(MATERIAL TO PROCESS):

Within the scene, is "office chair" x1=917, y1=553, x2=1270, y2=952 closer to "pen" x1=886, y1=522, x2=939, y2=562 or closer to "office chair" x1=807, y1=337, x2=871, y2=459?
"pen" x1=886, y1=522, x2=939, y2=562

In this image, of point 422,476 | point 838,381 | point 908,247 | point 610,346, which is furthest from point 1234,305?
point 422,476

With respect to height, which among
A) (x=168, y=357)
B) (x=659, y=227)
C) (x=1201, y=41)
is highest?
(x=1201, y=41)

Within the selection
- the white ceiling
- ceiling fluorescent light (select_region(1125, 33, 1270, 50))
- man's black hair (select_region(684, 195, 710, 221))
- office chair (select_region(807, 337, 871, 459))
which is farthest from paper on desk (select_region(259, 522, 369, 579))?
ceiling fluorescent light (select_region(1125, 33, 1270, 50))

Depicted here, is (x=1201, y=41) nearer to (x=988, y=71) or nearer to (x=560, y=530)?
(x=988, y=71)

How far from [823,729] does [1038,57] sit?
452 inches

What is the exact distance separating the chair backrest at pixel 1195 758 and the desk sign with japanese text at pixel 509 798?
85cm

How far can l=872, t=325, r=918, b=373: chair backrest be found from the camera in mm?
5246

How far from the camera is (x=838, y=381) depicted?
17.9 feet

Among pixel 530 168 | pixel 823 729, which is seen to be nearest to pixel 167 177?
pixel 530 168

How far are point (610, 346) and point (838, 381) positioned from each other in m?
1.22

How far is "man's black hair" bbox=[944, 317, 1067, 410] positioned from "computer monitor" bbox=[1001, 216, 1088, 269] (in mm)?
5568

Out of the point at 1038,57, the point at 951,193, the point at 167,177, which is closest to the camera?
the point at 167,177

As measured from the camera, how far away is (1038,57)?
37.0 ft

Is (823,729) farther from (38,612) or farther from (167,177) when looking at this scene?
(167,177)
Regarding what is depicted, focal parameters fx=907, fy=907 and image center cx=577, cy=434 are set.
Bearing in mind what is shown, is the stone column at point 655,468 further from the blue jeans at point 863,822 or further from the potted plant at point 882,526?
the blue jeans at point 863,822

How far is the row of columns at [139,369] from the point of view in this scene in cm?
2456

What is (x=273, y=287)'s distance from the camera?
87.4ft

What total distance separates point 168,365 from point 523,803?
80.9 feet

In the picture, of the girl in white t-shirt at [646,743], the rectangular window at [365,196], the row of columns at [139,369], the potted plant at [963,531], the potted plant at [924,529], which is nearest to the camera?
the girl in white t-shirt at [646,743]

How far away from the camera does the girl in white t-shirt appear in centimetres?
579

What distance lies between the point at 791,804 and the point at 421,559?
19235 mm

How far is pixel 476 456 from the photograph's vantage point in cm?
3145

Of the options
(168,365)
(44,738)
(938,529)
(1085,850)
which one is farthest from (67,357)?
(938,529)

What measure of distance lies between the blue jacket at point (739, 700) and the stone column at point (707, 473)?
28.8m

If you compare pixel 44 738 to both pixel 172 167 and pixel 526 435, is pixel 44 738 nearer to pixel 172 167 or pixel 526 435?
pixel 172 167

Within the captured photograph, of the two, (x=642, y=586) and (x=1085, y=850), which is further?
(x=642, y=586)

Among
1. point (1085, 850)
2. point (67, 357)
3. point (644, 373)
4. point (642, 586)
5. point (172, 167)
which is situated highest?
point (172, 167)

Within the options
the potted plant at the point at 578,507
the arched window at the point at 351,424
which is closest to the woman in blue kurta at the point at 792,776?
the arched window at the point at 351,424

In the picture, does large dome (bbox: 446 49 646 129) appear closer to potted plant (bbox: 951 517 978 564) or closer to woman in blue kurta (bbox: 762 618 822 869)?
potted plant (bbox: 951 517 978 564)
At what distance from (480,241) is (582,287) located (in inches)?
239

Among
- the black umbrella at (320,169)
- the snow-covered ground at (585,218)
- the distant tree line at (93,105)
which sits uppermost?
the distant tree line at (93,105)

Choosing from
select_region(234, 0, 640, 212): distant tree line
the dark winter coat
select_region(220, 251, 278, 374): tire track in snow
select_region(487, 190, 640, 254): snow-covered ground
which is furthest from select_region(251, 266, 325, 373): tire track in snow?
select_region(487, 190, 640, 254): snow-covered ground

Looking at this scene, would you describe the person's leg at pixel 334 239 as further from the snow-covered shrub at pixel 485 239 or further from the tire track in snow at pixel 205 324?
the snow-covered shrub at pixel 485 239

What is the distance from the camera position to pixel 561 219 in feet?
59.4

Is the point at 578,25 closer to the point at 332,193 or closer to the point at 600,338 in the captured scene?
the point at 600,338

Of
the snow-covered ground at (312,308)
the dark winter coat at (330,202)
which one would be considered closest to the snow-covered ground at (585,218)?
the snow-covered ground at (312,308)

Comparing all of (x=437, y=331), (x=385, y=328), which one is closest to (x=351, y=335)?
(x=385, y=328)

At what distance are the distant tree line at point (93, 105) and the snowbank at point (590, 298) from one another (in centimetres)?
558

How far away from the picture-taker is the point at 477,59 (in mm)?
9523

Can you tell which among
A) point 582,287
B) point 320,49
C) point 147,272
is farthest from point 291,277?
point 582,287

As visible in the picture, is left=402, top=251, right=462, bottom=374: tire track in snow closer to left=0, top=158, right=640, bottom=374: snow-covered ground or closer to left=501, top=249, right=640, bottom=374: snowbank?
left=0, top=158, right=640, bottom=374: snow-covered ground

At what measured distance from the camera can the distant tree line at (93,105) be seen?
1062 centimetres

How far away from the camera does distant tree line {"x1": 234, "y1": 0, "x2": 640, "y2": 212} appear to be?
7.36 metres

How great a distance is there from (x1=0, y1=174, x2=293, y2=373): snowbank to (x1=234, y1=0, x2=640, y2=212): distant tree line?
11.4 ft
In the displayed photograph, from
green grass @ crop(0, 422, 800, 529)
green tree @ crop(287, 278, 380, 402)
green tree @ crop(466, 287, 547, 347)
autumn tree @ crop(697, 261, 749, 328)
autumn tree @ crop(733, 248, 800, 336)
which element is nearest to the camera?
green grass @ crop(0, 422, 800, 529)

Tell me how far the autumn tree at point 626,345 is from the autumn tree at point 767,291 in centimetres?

(DIRECTIONS):
Repeat the records above exactly, from the first line to the last.

(FULL SOLUTION):
Within the scene, is "office chair" x1=917, y1=553, x2=1270, y2=952 closer to "pen" x1=886, y1=522, x2=939, y2=562 or closer to "office chair" x1=807, y1=337, x2=871, y2=459?
"pen" x1=886, y1=522, x2=939, y2=562

In this image, of point 422,476 | point 838,381 | point 908,247 | point 610,346, which is furthest from point 1234,305?
point 422,476

With respect to height, which among
A) (x=168, y=357)
B) (x=659, y=227)
C) (x=1201, y=41)
is highest?
(x=1201, y=41)

Within the selection
- the white ceiling
- ceiling fluorescent light (select_region(1125, 33, 1270, 50))
- man's black hair (select_region(684, 195, 710, 221))
- office chair (select_region(807, 337, 871, 459))
which is farthest from paper on desk (select_region(259, 522, 369, 579))?
ceiling fluorescent light (select_region(1125, 33, 1270, 50))

Depicted here, is (x=1201, y=41) nearer to (x=988, y=71) or nearer to (x=560, y=530)?
(x=988, y=71)

How far from [823,729] does [1038,57] sit?
452 inches

What is the exact distance separating the chair backrest at pixel 1195 758 and the desk sign with japanese text at pixel 509 798?
85cm

How far can l=872, t=325, r=918, b=373: chair backrest be found from the camera in mm?
5246

How far from the camera is (x=838, y=381) depicted?
17.9 feet

Among pixel 530 168 | pixel 823 729, which is seen to be nearest to pixel 167 177?
pixel 530 168

How far are point (610, 346) and point (838, 381) positioned from each other in m?
1.22

How far is "man's black hair" bbox=[944, 317, 1067, 410] positioned from "computer monitor" bbox=[1001, 216, 1088, 269] (in mm)?
5568

Out of the point at 1038,57, the point at 951,193, the point at 167,177, which is closest to the camera?
the point at 167,177

As measured from the camera, how far away is (1038,57)?
37.0 ft

Is (823,729) farther from (38,612) or farther from (167,177) when looking at this scene?
(167,177)
Regarding what is depicted, focal parameters fx=907, fy=907 and image center cx=577, cy=434 are set.
Bearing in mind what is shown, is the stone column at point 655,468 further from the blue jeans at point 863,822 or further from the potted plant at point 882,526?
the blue jeans at point 863,822

How far is the row of columns at [139,369] from the point of view in this scene in cm?
2456

What is (x=273, y=287)'s distance from the camera?
87.4ft

What total distance separates point 168,365 from point 523,803?
80.9 feet

In the picture, of the girl in white t-shirt at [646,743], the rectangular window at [365,196], the row of columns at [139,369], the potted plant at [963,531], the potted plant at [924,529], which is nearest to the camera?
the girl in white t-shirt at [646,743]

How far away from the camera does the girl in white t-shirt appear in centimetres?
579

What distance lies between the point at 791,804 and the point at 421,559?
19235 mm

How far is pixel 476 456 from the photograph's vantage point in cm?
3145

Of the options
(168,365)
(44,738)
(938,529)
(1085,850)
which one is farthest from (67,357)?
(938,529)

What measure of distance lies between the blue jacket at point (739, 700) and the stone column at point (707, 473)?
28.8m

If you compare pixel 44 738 to both pixel 172 167 and pixel 526 435, is pixel 44 738 nearer to pixel 172 167 or pixel 526 435?
pixel 172 167

Within the captured photograph, of the two, (x=642, y=586) and (x=1085, y=850), which is further?
(x=642, y=586)

Among
1. point (1085, 850)
2. point (67, 357)
3. point (644, 373)
4. point (642, 586)
5. point (172, 167)
which is situated highest?
point (172, 167)

Within the options
the potted plant at the point at 578,507
the arched window at the point at 351,424
which is closest to the woman in blue kurta at the point at 792,776?
the arched window at the point at 351,424

In the picture, does large dome (bbox: 446 49 646 129) appear closer to potted plant (bbox: 951 517 978 564) or closer to woman in blue kurta (bbox: 762 618 822 869)?
potted plant (bbox: 951 517 978 564)
At what distance from (480,241) is (582,287) located (in inches)?
239

Among
- the black umbrella at (320,169)
- the snow-covered ground at (585,218)
- the distant tree line at (93,105)
which sits uppermost?
the distant tree line at (93,105)

Choosing from
select_region(234, 0, 640, 212): distant tree line
the dark winter coat
select_region(220, 251, 278, 374): tire track in snow
select_region(487, 190, 640, 254): snow-covered ground
which is furthest from select_region(251, 266, 325, 373): tire track in snow?
select_region(487, 190, 640, 254): snow-covered ground

Looking at this scene, would you describe the person's leg at pixel 334 239 as further from the snow-covered shrub at pixel 485 239 or further from the tire track in snow at pixel 205 324?
the snow-covered shrub at pixel 485 239

What is the distance from the camera position to pixel 561 219 in feet?
59.4

Is the point at 578,25 closer to the point at 332,193 or closer to the point at 600,338 in the captured scene?
the point at 600,338

Of
the snow-covered ground at (312,308)
the dark winter coat at (330,202)
which one would be considered closest to the snow-covered ground at (585,218)?
the snow-covered ground at (312,308)

Comparing all of (x=437, y=331), (x=385, y=328), which one is closest to (x=351, y=335)?
(x=385, y=328)

At what distance are the distant tree line at point (93, 105) and the snowbank at point (590, 298) from one another (in centimetres)?
558

How far away from the picture-taker is the point at 477,59 (in mm)?
9523

Can you tell which among
A) point 582,287
B) point 320,49
C) point 147,272
is farthest from point 291,277?
point 582,287

As visible in the picture, is left=402, top=251, right=462, bottom=374: tire track in snow closer to left=0, top=158, right=640, bottom=374: snow-covered ground or closer to left=501, top=249, right=640, bottom=374: snowbank?
left=0, top=158, right=640, bottom=374: snow-covered ground

At what measured distance from the camera can the distant tree line at (93,105) be seen?
1062 centimetres

How far away from the camera does distant tree line {"x1": 234, "y1": 0, "x2": 640, "y2": 212} appear to be?
7.36 metres

How great a distance is there from (x1=0, y1=174, x2=293, y2=373): snowbank to (x1=234, y1=0, x2=640, y2=212): distant tree line?
11.4 ft
In the displayed photograph, from
green grass @ crop(0, 422, 800, 529)
green tree @ crop(287, 278, 380, 402)
green tree @ crop(466, 287, 547, 347)
autumn tree @ crop(697, 261, 749, 328)
autumn tree @ crop(733, 248, 800, 336)
which element is nearest to the camera?
green grass @ crop(0, 422, 800, 529)

Tell me how far the autumn tree at point 626,345 is from the autumn tree at point 767,291 in centimetres?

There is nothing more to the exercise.